The bottom line is that policymakers should apply different attribution rules and assessment models to state and local data and see what the implications are. Find out whether there are impacts on the distribution of teachers or the percentages of students that contribute to effectiveness rankings. If there are dependencies on the choices that are made (and I suspect there will be, particularly in high-poverty classrooms with mobile student populations), policymakers should bring stakeholders into the decision-making processes. This will encourage a more robust, up-front discussion of what stakeholders value in the education system and, ultimately, better buy-in when it comes to the adoption of a particular set of rules and policies.
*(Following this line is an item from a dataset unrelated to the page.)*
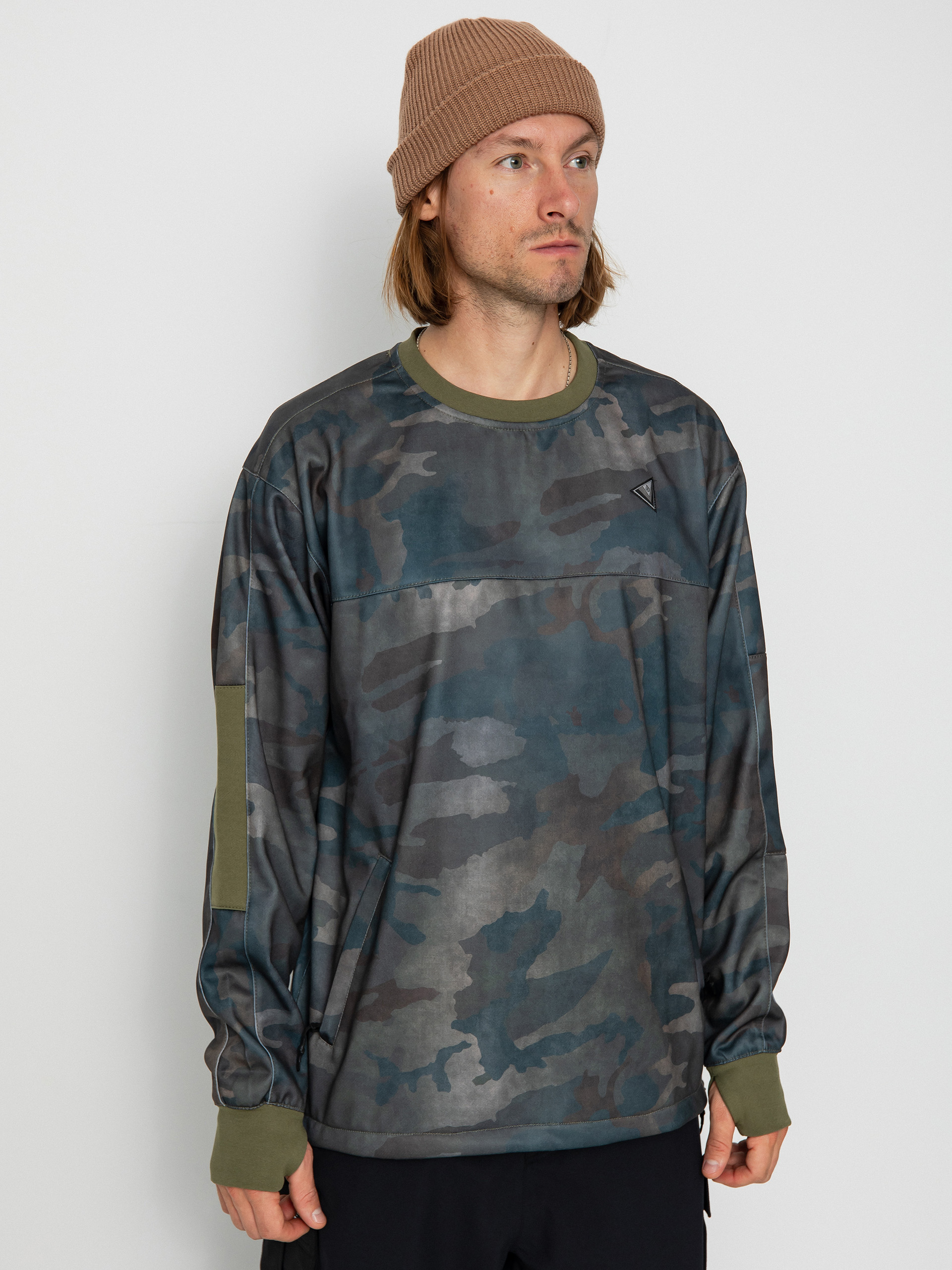 Férfi Volcom Hydro Riding Crew Thermo pulóver (cloudwash camo)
The kind of sensitivity analyses that I’ve described above is certainly a heavy lift, particularly for states and localities that are in a race against an implementation deadline. I’d argue it is essential, however, as we need to know as best we can the tradeoffs inherent with implementing student assessment-based systems in order to best avoid pitfalls that could set the use of such systems back significantly. Mind you, I’m not arguing to slow down change when it comes to re-working teacher effectiveness policies. The last thing we need is for the perfect to be the enemy of the good--as I said before, I believe the status quo sets a low bar for change. But, a bit of empirical work (and this is not the sort of work that requires years to complete) would go a long way toward better implementation.